FDZ Data Cleaning
Annegret Rucker, Benjamin Becker
FDZ_Data_Cleaning.Rmd
This vignette illustrates how the Research Data Centre (FDZ) at the Institute for Educational Quality Improvement (IQB) cleans and tidies data for secondary usage purposes. For secondary usage, data is expected to be of high quality, traceable, comprehensible, and anonymized. Furthermore, meaningful metadata should enable secondary users to understand the data. For this purpose, operations such as recoding of identifier variables, emptying variables, changing labels, creating grouping variables, and many more are performed and therefore discussed in this vignette. Overall, the following aspects should be adressed when cleaning data:
- Removing all non-ASCII characters
- Appropriate missing tags
- Non-informative identifier variables
- Transforming strings to labeled numeric variables
- Anonymization of variables
- Adding variable and value labels
The setup for this illustration is the following:
## if necessary, install eatGADS and eatFDZ
#install.packages(eatGADS)
#remotes::install_github("beckerbenj/eatFDZ")
# load eatGADS
library(eatGADS)
# path to example data set
sav_path <- system.file("extdata", "example_data.sav", package = "eatFDZ")
eatGADS
is the R package used by the FDZ at IQB for data
cleaning purposes. It is available on CRAN and
extensively documented via vignettes (e.g., the Comprehensive
Data Cleaning Guide).
For illustrative purposes, a small, artificial SPSS example data set
of secondary school students in Berlin is used. The data set is
intentionally flawed and messy. The example data set is part of the
eatFDZ
package and installed alongside.
Loading the data
dat <- import_spss(sav_path)
str(dat$dat) # for a small overview in the variables of the data set
## 'data.frame': 10 obs. of 14 variables:
## $ ID : chr "BY1342" "RP7763" "ST1213" "NW5763" ...

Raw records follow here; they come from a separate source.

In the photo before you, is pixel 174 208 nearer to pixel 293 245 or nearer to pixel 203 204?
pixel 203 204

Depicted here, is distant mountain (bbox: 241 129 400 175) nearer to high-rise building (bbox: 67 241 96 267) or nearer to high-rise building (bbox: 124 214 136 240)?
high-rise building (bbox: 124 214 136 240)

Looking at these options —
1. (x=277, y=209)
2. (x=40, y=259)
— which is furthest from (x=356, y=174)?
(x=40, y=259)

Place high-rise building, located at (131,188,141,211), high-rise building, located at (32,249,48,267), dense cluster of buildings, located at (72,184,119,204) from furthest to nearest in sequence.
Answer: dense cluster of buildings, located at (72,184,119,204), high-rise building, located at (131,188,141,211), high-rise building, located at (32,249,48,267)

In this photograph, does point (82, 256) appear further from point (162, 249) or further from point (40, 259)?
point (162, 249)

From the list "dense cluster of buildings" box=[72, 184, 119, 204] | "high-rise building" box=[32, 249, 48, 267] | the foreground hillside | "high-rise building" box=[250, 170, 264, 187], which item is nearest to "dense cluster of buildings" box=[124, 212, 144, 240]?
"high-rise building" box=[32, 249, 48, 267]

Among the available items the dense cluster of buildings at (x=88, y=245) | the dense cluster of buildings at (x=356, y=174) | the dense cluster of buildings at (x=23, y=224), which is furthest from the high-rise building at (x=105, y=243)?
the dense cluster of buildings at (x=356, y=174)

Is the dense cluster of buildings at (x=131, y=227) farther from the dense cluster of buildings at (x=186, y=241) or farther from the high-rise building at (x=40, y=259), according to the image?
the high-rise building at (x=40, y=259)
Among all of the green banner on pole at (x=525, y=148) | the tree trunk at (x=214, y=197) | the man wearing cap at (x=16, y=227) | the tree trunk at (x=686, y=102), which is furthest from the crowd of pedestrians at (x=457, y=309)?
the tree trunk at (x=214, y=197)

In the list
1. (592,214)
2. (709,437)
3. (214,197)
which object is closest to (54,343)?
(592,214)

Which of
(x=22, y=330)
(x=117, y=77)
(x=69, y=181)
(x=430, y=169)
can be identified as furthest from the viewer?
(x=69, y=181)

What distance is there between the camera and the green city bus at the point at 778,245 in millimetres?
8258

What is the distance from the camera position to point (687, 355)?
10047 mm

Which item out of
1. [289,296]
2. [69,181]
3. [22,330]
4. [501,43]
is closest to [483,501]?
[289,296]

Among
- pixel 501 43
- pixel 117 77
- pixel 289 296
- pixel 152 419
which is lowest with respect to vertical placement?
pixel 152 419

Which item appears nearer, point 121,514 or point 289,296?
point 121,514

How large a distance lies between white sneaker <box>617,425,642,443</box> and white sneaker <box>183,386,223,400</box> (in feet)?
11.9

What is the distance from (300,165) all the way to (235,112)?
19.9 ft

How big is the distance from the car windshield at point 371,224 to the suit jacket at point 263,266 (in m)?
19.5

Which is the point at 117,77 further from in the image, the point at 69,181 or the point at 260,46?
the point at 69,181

## $ ID_name : chr "Finn" "Lukas" "Malia" "Lennard" ...
## $ info : chr "Father Markus helps with homework" "family always goes to Cortina ice cream parlor after school" "-97" "big sister is student representative" ...
## $ sex : num 1 1 2 1 2 1 1 2 2 1
## $ subjfav : chr "Math" "Physical Education" "Chemistry" "Art" ...
## $ age : num 14 15 14 14 13 15 14 17 14 13
## $ siblings : num -9 0 2 1 35 0 1 0 3 1
## $ home : num 1 1 1 1 2 2 1 1 2 -98
## $ birth : chr "01/11/2009" "05/23/2007" "08/31/2008" "12/07/2008" ...
## $ books : num 6 4 -99 1 NA 2 3 2 4 5
## $ school : num 4 -99 -98 3 -99 2 3 -97 4 4
## $ grade_math: num 1 3 4 2 6 2 3 5 4 1
## $ grade_germ: num 2 3 2 6 5 4 2 1 1 2
## $ grade_eng : num 3 4 1 3 2 3 5 2 1 6
The data set is loaded via the import_spss()
command.
The data set contains 14 variables with 10 observations, including
demographic variables such as age and sex of the students, their family
situation and selected grades.
Note that the data set is imported as a GADSdat
object.
For detailed explanations on the corresponding object structure and
technical details, we refer readers to the eatGADS
documentation.
Removing all non-ASCII characters
Non-ASCII characters frequently lead to issues depending on the
operating system and statistical software used. If your data contains
non-ASCII characters, it might cause compatibility issues or errors when
processing the data. fixEncoding()
removes non-ASCII
characters from a character vector or a GADSdat
object.
dat$dat$ID_name
## [1] "Finn" "Lukas" "Malia" "Lennard" "Änne" "Gerrit" "Emil"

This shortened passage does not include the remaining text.